___ Source excerpt ___

To evaluate the surface acidity/basicity of the supports, TPD-MS (Fig. 5) is conducted. Different surface oxygen-containing groups can be decomposed to CO and/or CO2 at different temperatures. In the literature report,30 CO2 results from the decomposition of carboxylic acids at 150 °C to 450 °C, carboxylic anhydrides at 400 °C to 650 °C, and lactones at 600 °C to 800 °C. CO can originate from the decomposition of carboxylic anhydrides at 400 °C to 650 °C, phenols at 600 °C to 800 °C, and carbonyls/quinones at 750 °C to 1000 °C. From the peaks observed in Fig. 5, the sample oxidized with nitric acid showed the highest amount of surface oxygen from carboxylic acids, which is detrimental for reactant absorption, and then damaged the glycerol oxidation reactions. However, after the incorporation of N, a substantial reduction occurs in carboxylic acid groups. Meanwhile, evident peaks belonging to the degradation of lactone and/or phenol groups are shown on the TPD curves. In the published paper about the oxidation of 5-hydroxymethyl-furfural to 2,5-furandicarboxylic acid in water,46 the authors speculated that the carboxyl groups on CNTs perform a negative function in the catalytic reaction, whereas carbonyl/quinone and/or phenol groups facilitate the conversion of the reactant to intermediate products. Thus, the presence of lactone and phenol groups on the surface of supports after the incorporation of N may perform a positive function in glycerol oxidation. More importantly, the ratio of CO/CO2 can be considered as an indirect measure of surface acidity (low values) or basicity (high values). The ratio of CO/CO2 increases until N content reaches 5.74% and then decreases with further increase in N content, declaring that the highest surface basicity when the N content is 5.74%. The enhanced surface basicity accelerates alkoxide formation by abstracting proton from glycerol in the base-free aqueous solution. Furthermore, lactones and phenol groups on the surface of support materials may promote the absorption of glycerol, as well.


image file: c5ra02112j-f5.tif
Fig. 5 TPD evolution profiles of the different supports (A): CO2, (B): CO, (a) CNTs-353, (b) N-CNTs(1.57), (c) N-CNTs(3.32), (d) N-CNTs(5.74), (e) N-CNTs(9.44), (f) N-CNTs(22.85).

The metal dispersion listed in Table 1 is calculated by TEM characterization and O2–H2 titration results. As seen from the table, the influence of doped N on the particle size and the dispersion of Pt are considerable. D(O2) presents a decreasing trend (from 55.6 to 13.3) along with the increase in N content (from 1.57% to 22.85%). As presented previously, the doping of N atoms favors the absorption of molecular oxygen. Thus, molecular oxygen dissociation is confined, which decreases the chemical adsorption of oxygen atoms. Otherwise, the surface electronegativity of the catalysts after N doping facilitates the chemical adsorption of hydrogen atoms. On the contrary, the chemical adsorption of hydrogen atoms used for reducing the Pt–O species decreases as the chemical adsorption of oxygen atoms is reduced. These two factors make the chemical adsorption of hydrogen atoms initially increase and then decreases with increasing N content. Therefore, D(H2) initially increases and then decreases.

___ Material ___

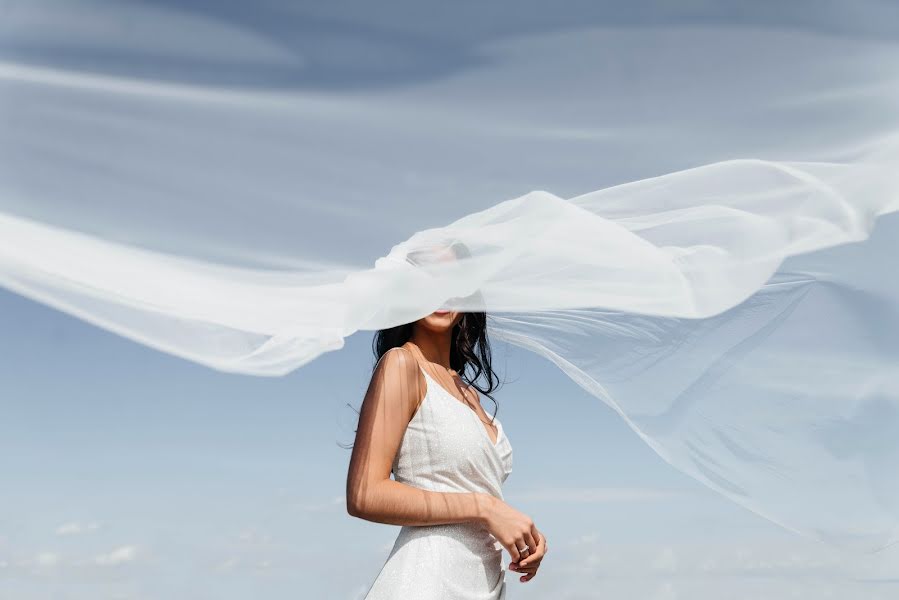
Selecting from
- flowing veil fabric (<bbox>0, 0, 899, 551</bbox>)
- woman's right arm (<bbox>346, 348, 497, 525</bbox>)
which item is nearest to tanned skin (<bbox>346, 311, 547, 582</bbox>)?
woman's right arm (<bbox>346, 348, 497, 525</bbox>)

___

▶ [Instruction A] Summarize the excerpt on the surface groups and metal dispersion of the supports in two sentences.
▶ [Instruction B] List every support named in the Fig. 5 caption of the excerpt on the surface groups and metal dispersion of the supports.
▶ [Instruction C] From the excerpt on the surface groups and metal dispersion of the supports, transcribe the passage between "image file: c5ra02112j-f5.tif" and "N-CNTs(9.44), (f) N-CNTs(22.85).", inclusive.
The listing that comes after the text is separate material.

▶ [Complete response A] TPD-MS shows that incorporating N substantially reduces the carboxylic acid groups on the supports and brings out lactone and/or phenol groups. The CO/CO2 ratio indicates the highest surface basicity at an N content of 5.74%, and N doping strongly affects Pt dispersion: D(O2) falls from 55.6 to 13.3 as N content rises from 1.57% to 22.85%, while D(H2) first increases and then decreases.

▶ [Complete response B]
- CNTs-353
- N-CNTs(1.57)
- N-CNTs(3.32)
- N-CNTs(5.74)
- N-CNTs(9.44)
- N-CNTs(22.85)

▶ [Complete response C]
image file: c5ra02112j-f5.tif
Fig. 5 TPD evolution profiles of the different supports (A): CO2, (B): CO, (a) CNTs-353, (b) N-CNTs(1.57), (c) N-CNTs(3.32), (d) N-CNTs(5.74), (e) N-CNTs(9.44), (f) N-CNTs(22.85).